Hicri takvimin başlangıcı olarak esas alınan Hazreti Muhammed'in (Salallahu Aleyhi Vesellem) Mekke'den Medine'ye hicretinin yıldönümü olan Muharrem ayı Müslümanlar arasında ihya edilmeye devam ediyor.
Batman'da İslami ve kültürel faaliyetlerde bulunan Hak ve Özgürlükler Platformu üyesi Sevgi, Eğitim, Kültür ve Dayanışma Derneği (Sevgi-Der) tarafından hicretin 1440'ıncı yıl dönümü münasebetiyle bir program düzenledi.
Dernek binasında düzenlenen ve sivil toplum kuruluşlarının temsilcileri ve vatandaşların katıldığı etkinlikte, Kur'an-ı Kerim okundu, ilahi ve şiirler seslendirildi.
Programda selamla konuşması yapan Sevgi-Der Genel Sekreteri Mehmet Emin Uraz, hicretin bir kaçış değil, aslında zalimlere karşı bir başkaldırı, kıyam olduğunu söyledi. Uraz, "Hicret Peygamberimizin emriyle gerçekleşmiştir. Eğer ki hicret bir kaçış olsaydı müşriklerin zulmüne uğrayanlar kendince bir yerlere kaçıp sığınırdı. Ama onlar Allah'ın emrini beklediler. İşte o sahabeler ahiretlerini dünyalarına tercih ettiler ve o yüzden hedeflerini gerçekleştirdiler. Eğer ki biz de ahiretimizi dünyamıza tercih edersek bizler de onlar gibi hedefimize ulaşacağız." dedi.
Programa katılan İttihad-ul Ulema Yönetim Kurulu Üyesi Mehmet Ali Altun, burada yaptığı konuşmada, hicretin Müslümanlar için önemine değindi.
"Ne yazık ki bizleri hicretin şuurundan mahrum ettiler, onu unutturdular"
Hicretin, İslam tarihindeki en büyük inkılap olduğuna işaret eden Altun, "Sevgili Peygamberimizin hayatındaki en büyük olay, devrim, hadise ve İslam için yeni bir sayfa açan hicretin mutlaka ama mutlaka Müslümanların gündeminde olması bir zarurettir. Hicret bir ruh, şuur, cihat, tap taze bir kandır. Ne yazık ki yıllarca bizleri hicretin şuurundan mahrum ettiler, onu unutturdular; kültürümüzden, kitaplarımızdan hicreti sildiler ve kendilerine ait olup bizim kültürümüzde, inancımızda hiçbir şekilde yeri olmayan yılbaşlarını başımıza bela ettiler. Her türlü pisliğin işlendiği o günleri bizlere hediye(!) etiler." diye konuştu.

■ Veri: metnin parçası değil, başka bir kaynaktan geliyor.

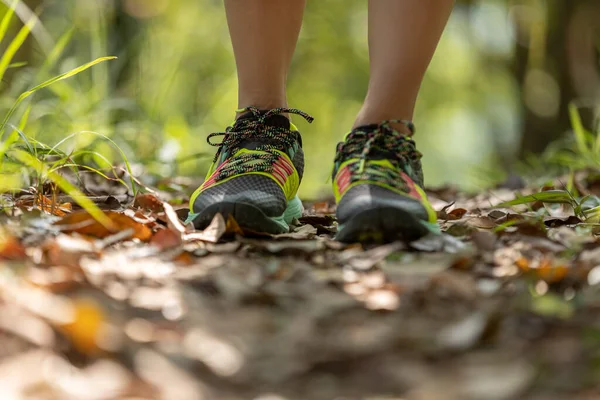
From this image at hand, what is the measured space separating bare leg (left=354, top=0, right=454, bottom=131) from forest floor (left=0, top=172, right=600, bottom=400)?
14.3 inches

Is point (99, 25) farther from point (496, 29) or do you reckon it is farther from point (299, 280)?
point (496, 29)

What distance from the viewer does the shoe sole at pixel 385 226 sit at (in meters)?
1.17

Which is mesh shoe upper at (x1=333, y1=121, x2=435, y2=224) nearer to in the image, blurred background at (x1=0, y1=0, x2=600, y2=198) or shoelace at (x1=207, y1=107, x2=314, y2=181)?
shoelace at (x1=207, y1=107, x2=314, y2=181)

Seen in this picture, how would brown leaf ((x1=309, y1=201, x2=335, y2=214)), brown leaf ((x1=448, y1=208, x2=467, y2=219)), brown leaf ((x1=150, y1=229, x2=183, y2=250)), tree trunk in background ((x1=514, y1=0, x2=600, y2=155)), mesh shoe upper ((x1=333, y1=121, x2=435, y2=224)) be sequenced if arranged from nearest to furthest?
brown leaf ((x1=150, y1=229, x2=183, y2=250)) < mesh shoe upper ((x1=333, y1=121, x2=435, y2=224)) < brown leaf ((x1=448, y1=208, x2=467, y2=219)) < brown leaf ((x1=309, y1=201, x2=335, y2=214)) < tree trunk in background ((x1=514, y1=0, x2=600, y2=155))

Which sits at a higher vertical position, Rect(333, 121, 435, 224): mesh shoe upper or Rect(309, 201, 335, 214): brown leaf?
Rect(309, 201, 335, 214): brown leaf

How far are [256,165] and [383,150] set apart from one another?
30 centimetres

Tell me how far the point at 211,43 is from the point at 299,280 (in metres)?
9.24

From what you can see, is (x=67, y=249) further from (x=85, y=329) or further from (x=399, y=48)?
(x=399, y=48)

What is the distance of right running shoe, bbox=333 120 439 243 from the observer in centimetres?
118

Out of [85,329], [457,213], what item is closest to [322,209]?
[457,213]

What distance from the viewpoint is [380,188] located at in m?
1.28

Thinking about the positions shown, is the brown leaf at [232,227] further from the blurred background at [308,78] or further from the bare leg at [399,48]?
the blurred background at [308,78]

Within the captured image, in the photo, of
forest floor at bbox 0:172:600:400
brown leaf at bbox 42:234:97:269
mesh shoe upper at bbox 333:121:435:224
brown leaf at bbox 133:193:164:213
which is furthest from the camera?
brown leaf at bbox 133:193:164:213

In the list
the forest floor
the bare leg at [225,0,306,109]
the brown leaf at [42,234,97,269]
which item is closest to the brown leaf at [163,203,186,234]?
the forest floor
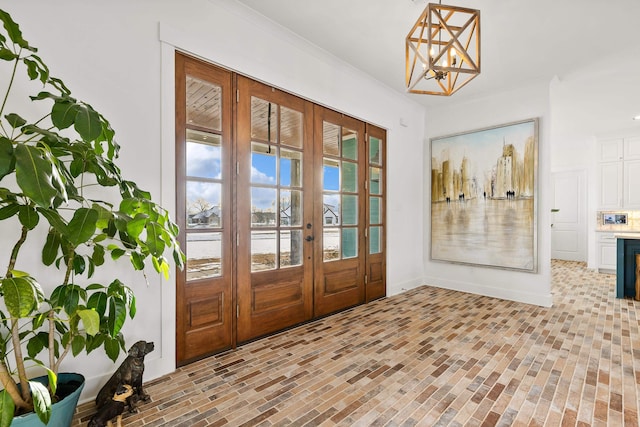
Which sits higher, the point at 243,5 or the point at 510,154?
the point at 243,5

Hicretin Müslümanlar için sıradan bir olay olmadığına dikkat çeken Altun, konuşmasına şöyle devam etti: "İşte bu yüzden Müslümanlar bu geleneğimizi, örfümüzü, âdetimizi, kültürümüzü ayakta tutmanın mücadelesini vermek zorundadırlar. Hicret Müslümanlar için sıradan bir olay değil. Hicret fethidir. Eğer ki hicret olmasaydı emin olun bugün buraya, neslimize, atalarımıza İslam gelmeyecekti. Şayet hicret hadisesi yaşanmamış olsaydı İslam bu topraklara kadar belki gelmeyecek, Mekke'de imha edilecek, o inanca mensup insanların belki varlıkları ortadan kaldırılacaktı."
"Hayatımıza hicret şuurunu yerleştirmek zorundayız"
Tüm Müslümanların Peygamberimizin dönemindeki gibi hicret şuuruna çok muhtaç olduğuna vurgu yapan Altun, "Sevgili Peygamberimiz, güzide sahabeleriyle birlikte cefa ve sıkıntıları göğüsleyerek, İslam'ın nesillere aktarılması adına bu güzel hicreti gerçekleştirdiler. Cenab-ı Allah da o hicretin bereketiyle inayetini indirerek Müslümanları zafere ulaştırdı. Bizler hicret şuuruna çok muhtacız. Kendi değerimiz olan, Peygamberimizin bir eylemi olan ve İslam'ın, Mekke'nin fethinin anahtarı olan hicreti en ince ayrıntılarına kadar anlamak, öğrenmek ve hayatımıza hicret şuurunu yerleştirmek zorundayız. Sadece hicrete de değil, İslam'ın bütün değerlerine sahip çıkalım. Onları ayakta tutmaya, onları ihya etmeye çalışalım. Biz onları ihya edersek Allah'ın izniyle ümmet ihya olacak, can bulacaktır." ifadelerini kullandı.